Cumberland Mall
- Location: Vineland, New Jersey, United States
- Coordinates: 39°25′55″N 75°02′10″W﻿ / ﻿39.432°N 75.036°W
- Opened: October 21, 1973
- Developer: Rubin Organization
- Owner: Summit Properties USA
- Anchor tenants: 5 / 1 Distribution Center
- Floor area: 941,148 square feet (87,435.5 m^{2})
- Floors: 1
- Parking: Parking lot
- Public transit: NJ Transit bus: 313, 553
- Website: cumberlandmallnj.com

= Cumberland Mall (New Jersey) =

Cumberland Mall is a shopping mall located in Vineland, New Jersey, located on Route 47 (Delsea Drive) at Route 55 (exit 27).

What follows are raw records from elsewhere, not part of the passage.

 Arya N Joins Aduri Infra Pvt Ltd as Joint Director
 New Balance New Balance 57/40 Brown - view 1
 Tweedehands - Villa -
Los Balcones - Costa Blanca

Cumberland Mall is strategically positioned 25 mi away from its nearest competitor, 45 mi south of Philadelphia, Pennsylvania and on route to the Southern New Jersey Shore Points. Its anchor stores are Boscov's, and Dick's Sporting Goods occupying the former JCPenney. Other tenants in the mall include Marshalls, Michaels, Bed Bath & Beyond, Old Navy, and HomeGoods.

==History==
The mall was built in 1973 by Rubin Organization. Its original anchor stores were Bradlees, Gaudio's, Pathmark, and Wilmington Dry Goods. Gaudio's became JCPenney, Pathmark became Toys "R" Us, and Wilmington Dry Goods became Value City. Despite the addition of these anchor stores, the mall's occupancy declined in the 1990s. A mall-wide renovation at the end of the decade added Boscov's and expanded JCPenney while reconfiguring the main mall concourse. The former Bradlees was subdivided, and The Home Depot and Regal Cinemas were added on outparcels in 1998.

In 2003, BJ's Wholesale Club opened in the mall's surrounding area, followed by Best Buy in 2006. After Value City went out of business in 2009, its space became Burlington Coat Factory.

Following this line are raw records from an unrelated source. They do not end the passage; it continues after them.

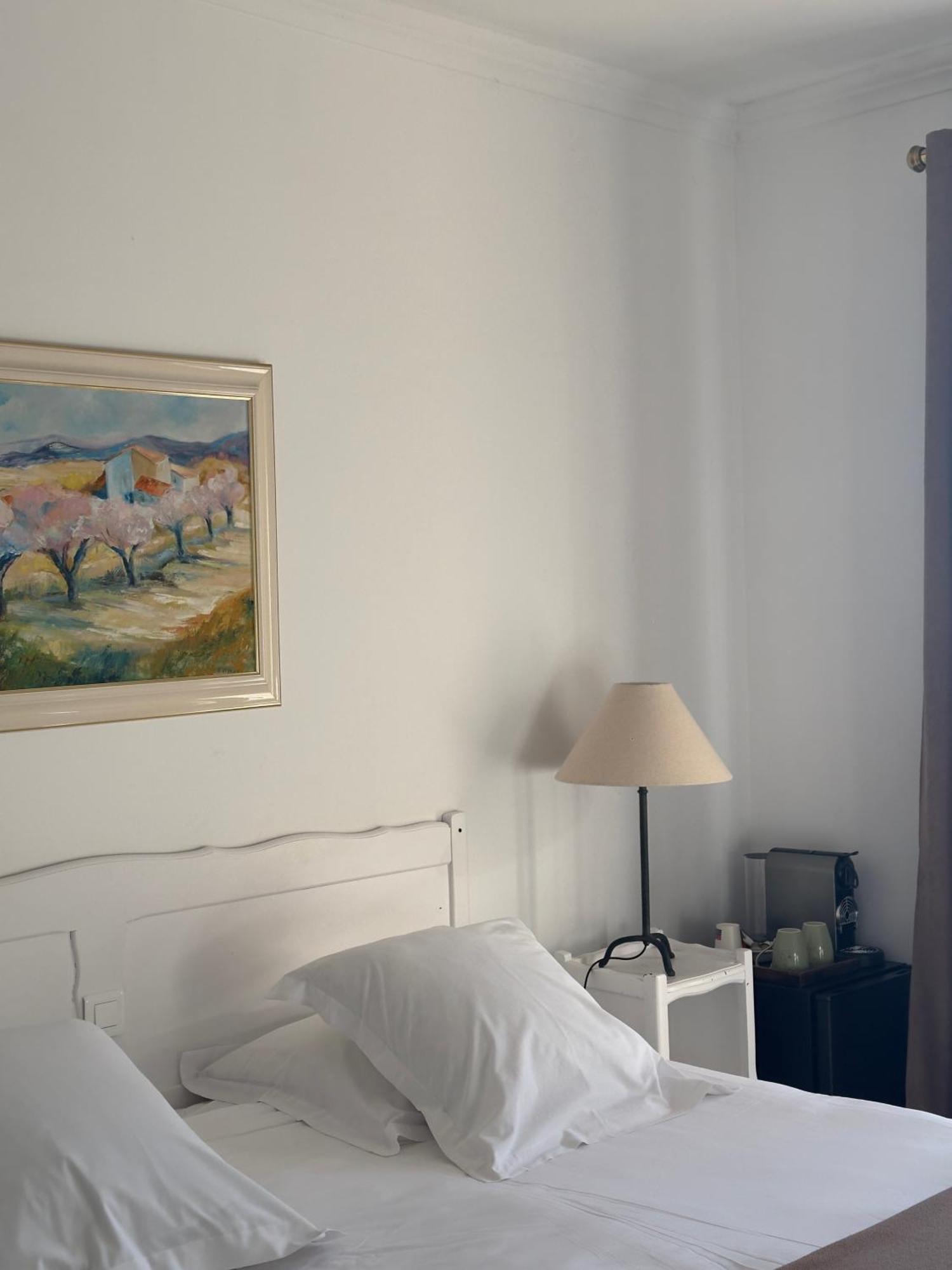Du Redier - Logis 3* Colomars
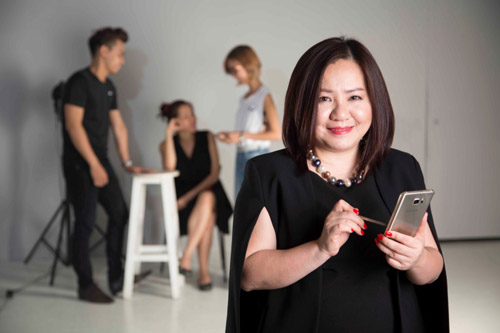 Chân dung người đưa Next Top Model về Việt Nam - 4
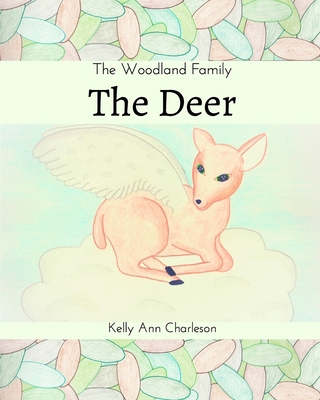 The Deer 0368320723 Book Cover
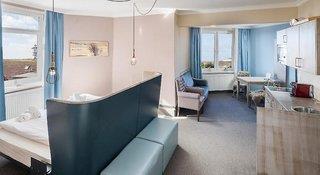 2 Tage in Insel Langeoog Inselhotel Langeoog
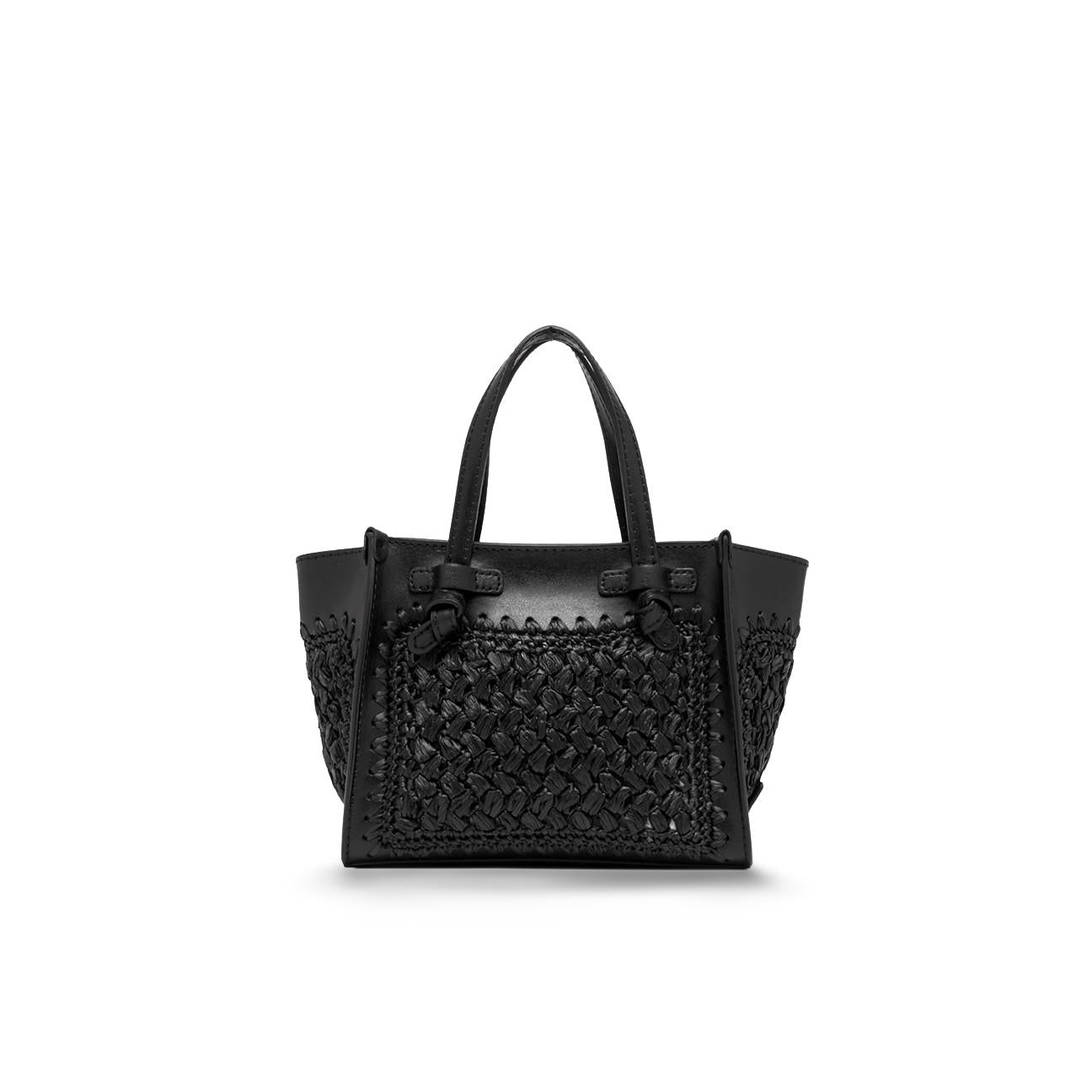 MARCELLA CLUB BS 11745 TSCY001NERO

In January 2015, it was announced the JCPenney store was closing as part of a plan to close 39 underperforming stores nationwide.

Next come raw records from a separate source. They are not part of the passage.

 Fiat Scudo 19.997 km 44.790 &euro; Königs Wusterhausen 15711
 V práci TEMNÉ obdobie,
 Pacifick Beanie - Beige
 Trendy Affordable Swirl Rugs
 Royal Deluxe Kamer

In 2018 it was announced that the Bed Bath and Beyond store, which had been a tenant at the mall since 2002, was going to close due to leasing issues.

In 2021, Burlington, the former Value City, went out of business. The vacant department store is leased by Power Warehouse which is a distribution center that handles outgoing orders for businesses inside of the mall, as well as outside.

In November 2022, PREIT sold Cumberland Mall to Kohan Retail Investment Group.

In 2024, Animal Paradise Gyms opened in a storefront that once housed a Toys “R” Us and Babies “R” Us store.